Colorado rafting company sues federal government over minimum-pay rule for guides
Arkansas Valley Adventure and Colorado River Outfitters Association argue Biden, Department of Labor, cannot force minimum pay for permitted operations. They say the new rule could end overnight trips.
The Colorado Sun
Colorado’s rafting industry, typically pretty sleepy this time of year, sparked to life this week after a longtime outfitter sued President Joe Biden and the Department of Labor over a new rule spiking the minimum wage for federal contractors to $15 an hour.
“This is not about minimum wage. We already pay our guides way above $15 an hour. What’s really at stake here is the overnight rafting trip. We are just not going to be able to comply,” said Duke Bradford, the owner of Arkansas Valley Adventure, who joined the Colorado River Outfitters Association in suing the federal government in Colorado’s U.S. District Court over a rule that Bradford said would raise the cost of rafting across the country. “I want to offer trips that everyone can afford. If I jack up prices to pay these wages, it would be trips for only the wealthy.”
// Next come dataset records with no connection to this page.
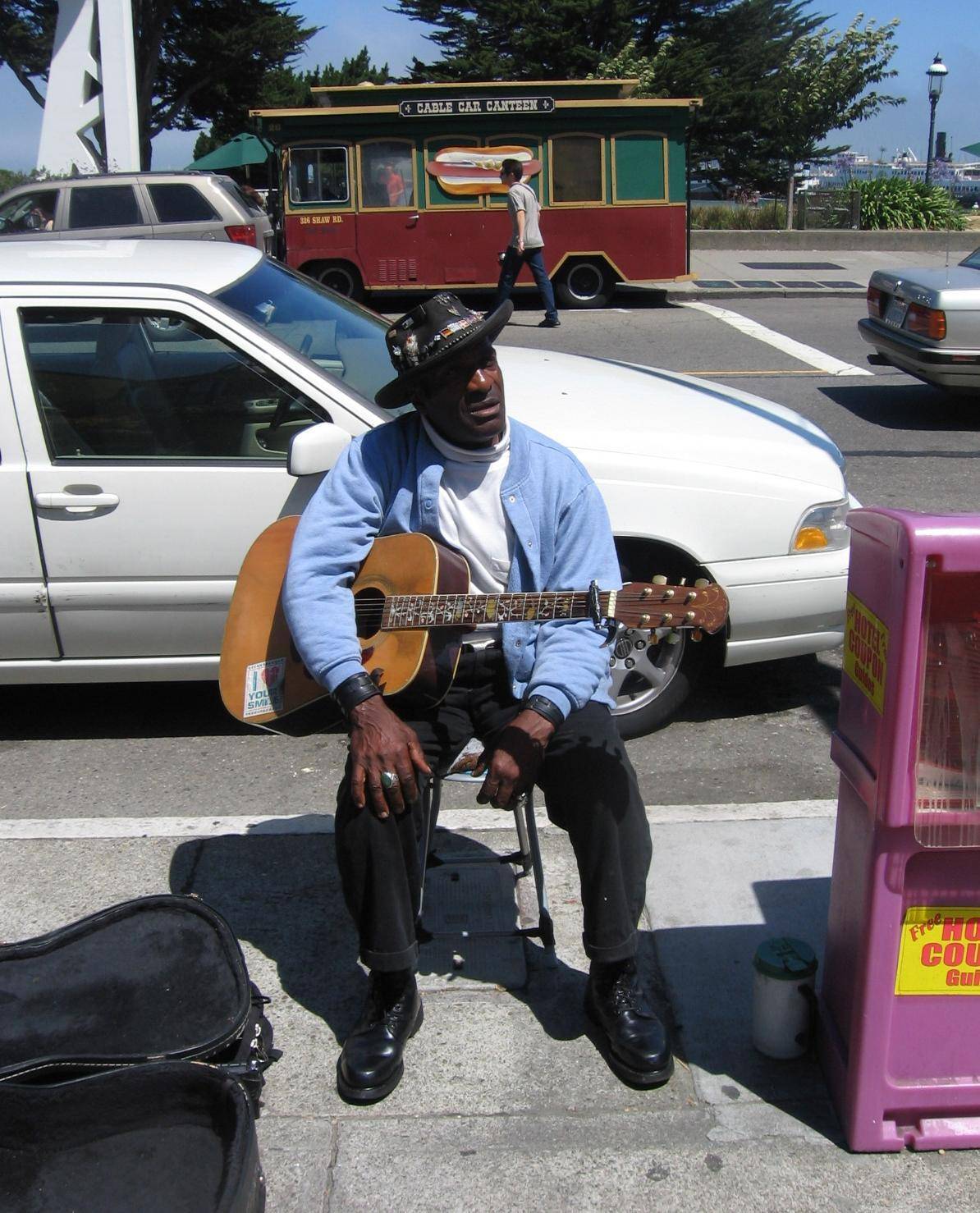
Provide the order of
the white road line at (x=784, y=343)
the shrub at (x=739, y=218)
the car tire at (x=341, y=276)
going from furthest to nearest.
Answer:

Some outfitters rallied to support Bradford and CROA, which represents 50 of the state’s rafting companies. Some guides blasted Bradford, arguing he was fighting against increased pay for workers who serve as the backbone for that state’s $150 million rafting industry.
“It’s become harder and harder to make a living doing this,” said 25-year guide Antony McCoy with Timberline Tours. “The only reason I’ve managed to make it is because our owner does pay us relatively well. But the majority of guides, they are paid very poor rates. But if everyone raises their pay and all companies raise their rates, then everyone would do better.”